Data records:
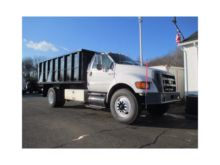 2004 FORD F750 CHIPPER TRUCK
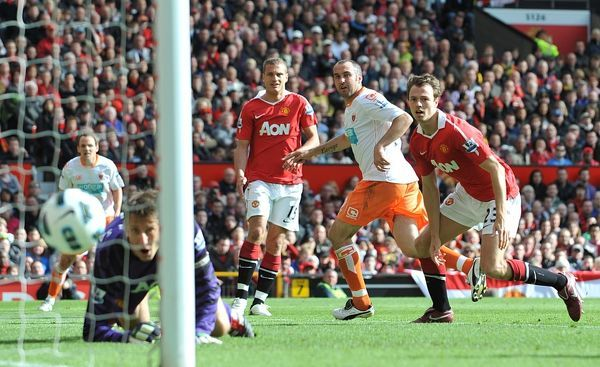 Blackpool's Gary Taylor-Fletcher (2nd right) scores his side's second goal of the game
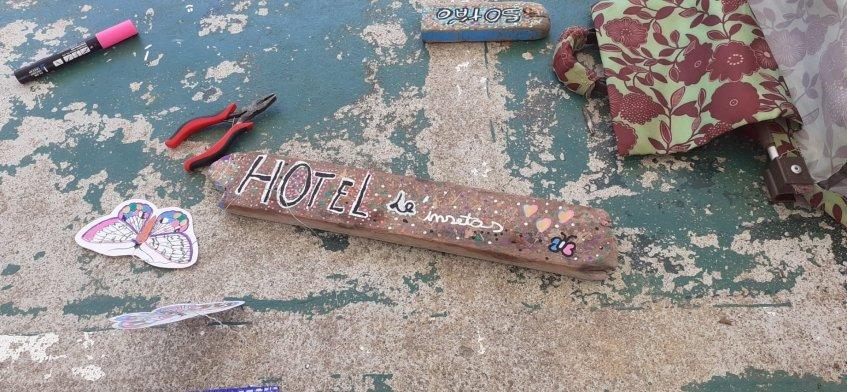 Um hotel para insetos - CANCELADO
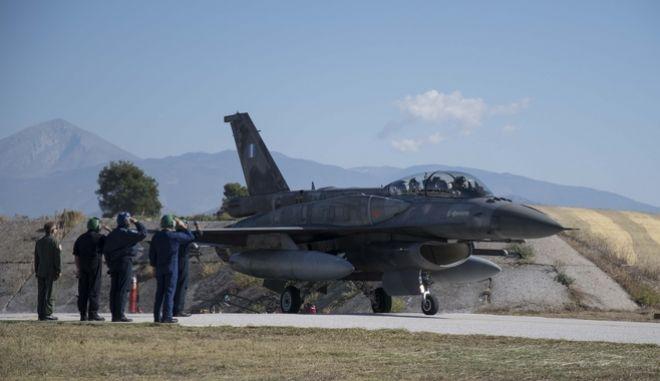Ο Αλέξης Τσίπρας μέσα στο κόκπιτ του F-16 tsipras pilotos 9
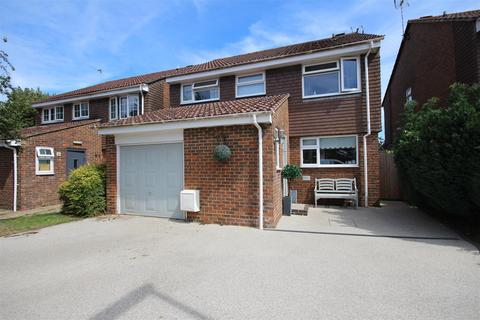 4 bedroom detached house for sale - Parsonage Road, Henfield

--

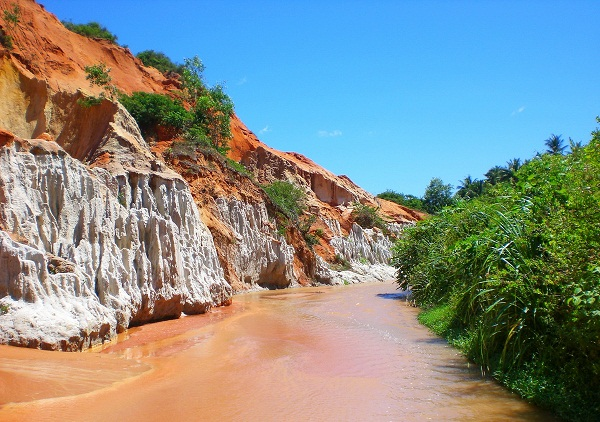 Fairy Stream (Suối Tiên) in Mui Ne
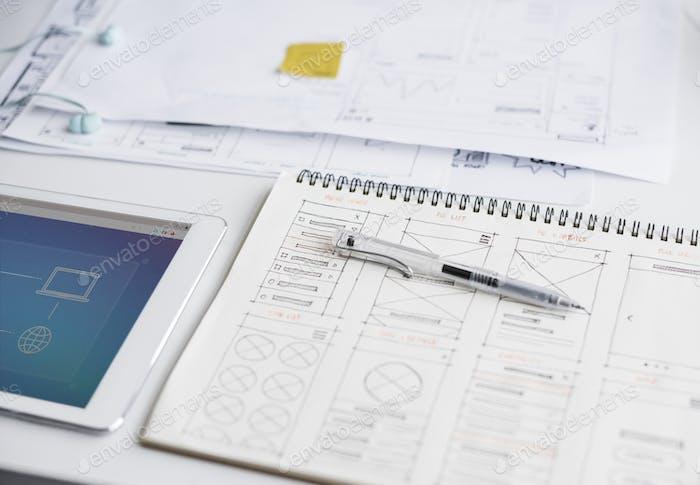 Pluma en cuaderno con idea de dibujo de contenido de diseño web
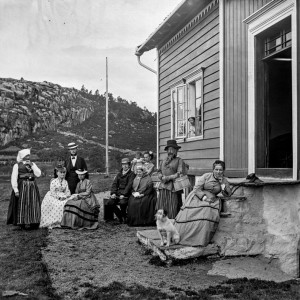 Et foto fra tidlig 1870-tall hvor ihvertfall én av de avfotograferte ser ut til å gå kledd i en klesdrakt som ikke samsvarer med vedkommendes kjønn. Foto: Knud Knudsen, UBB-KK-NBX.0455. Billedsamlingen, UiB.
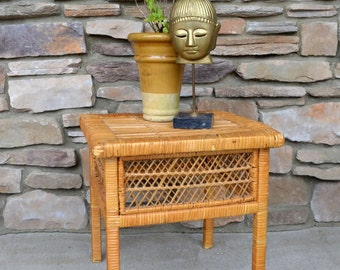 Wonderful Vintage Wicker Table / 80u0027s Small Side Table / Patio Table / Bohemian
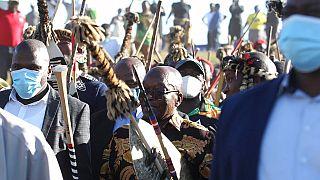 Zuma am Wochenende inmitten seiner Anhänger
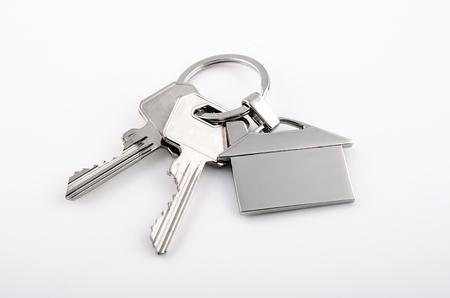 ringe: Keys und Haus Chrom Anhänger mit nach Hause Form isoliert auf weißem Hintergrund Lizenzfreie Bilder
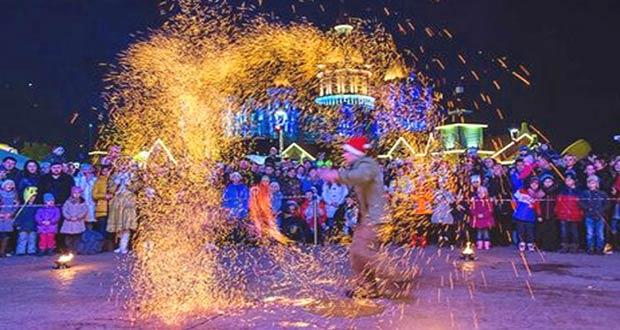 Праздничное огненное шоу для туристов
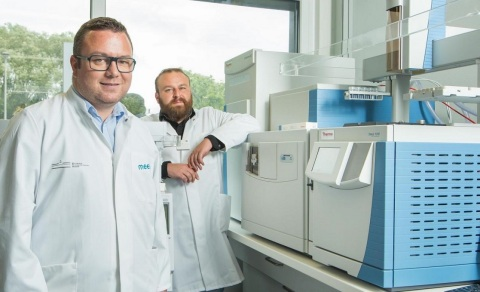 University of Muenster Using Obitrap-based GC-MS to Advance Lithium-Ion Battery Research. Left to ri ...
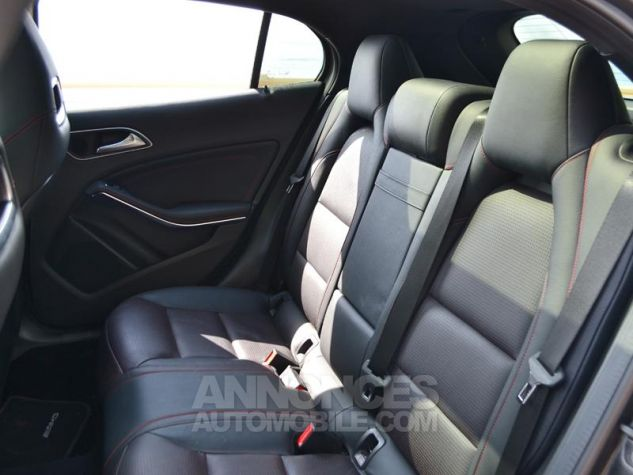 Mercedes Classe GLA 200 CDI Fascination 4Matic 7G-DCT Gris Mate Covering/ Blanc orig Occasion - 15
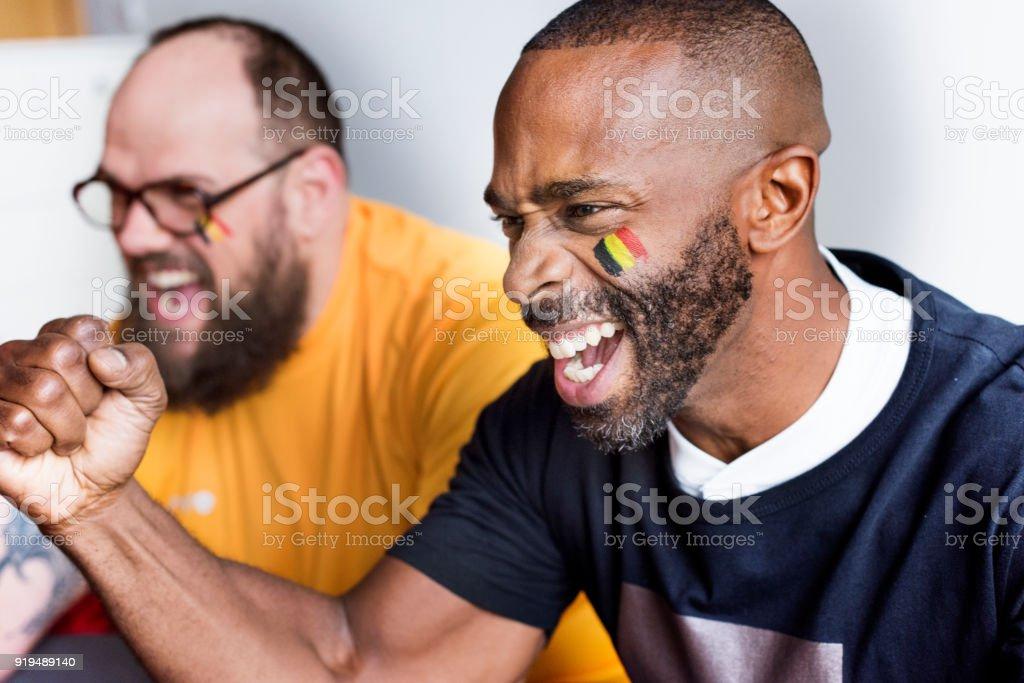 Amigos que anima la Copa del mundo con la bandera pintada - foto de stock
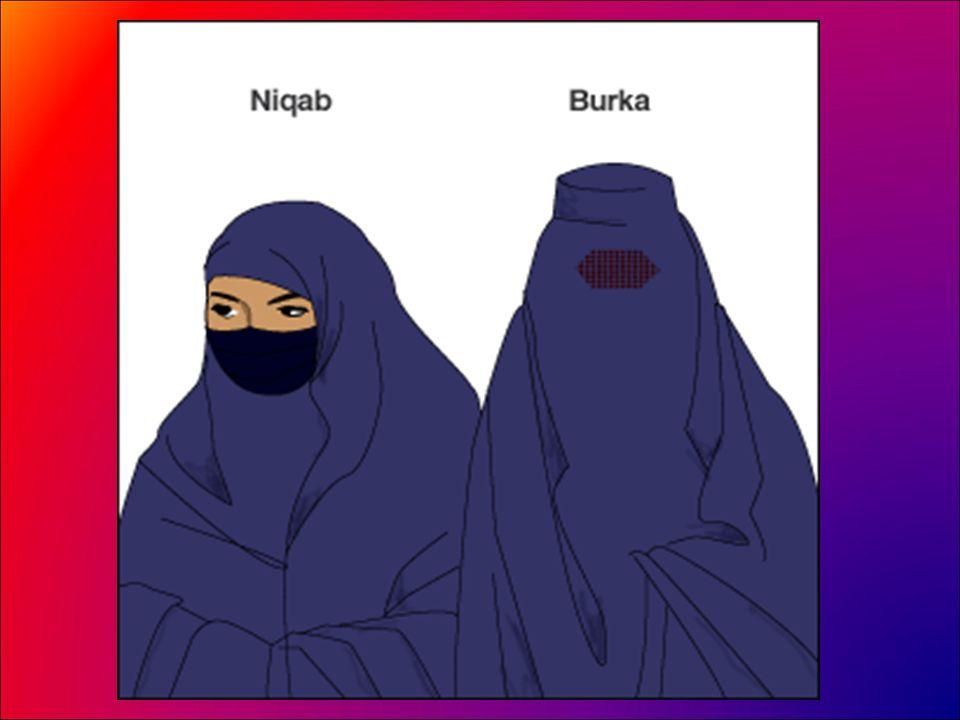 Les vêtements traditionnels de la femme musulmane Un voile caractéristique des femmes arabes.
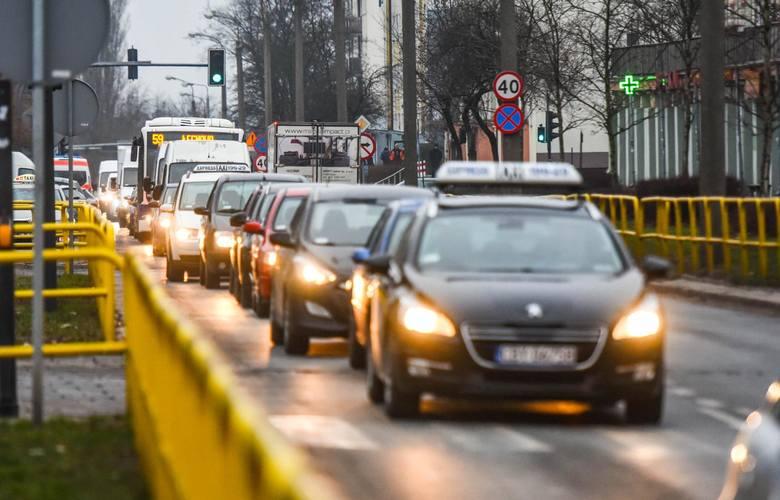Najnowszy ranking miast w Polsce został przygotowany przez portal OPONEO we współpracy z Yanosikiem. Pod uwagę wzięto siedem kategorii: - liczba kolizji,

Description of the task: From the records above, return exactly the lines running from the one that contains "Blackpool's Gary Taylor-Fletcher" down to the one that contains "4 bedroom detached", both included, without any pictures.

Worked solution:
 Blackpool's Gary Taylor-Fletcher (2nd right) scores his side's second goal of the game
 Um hotel para insetos - CANCELADO
Ο Αλέξης Τσίπρας μέσα στο κόκπιτ του F-16 tsipras pilotos 9
 4 bedroom detached house for sale - Parsonage Road, Henfield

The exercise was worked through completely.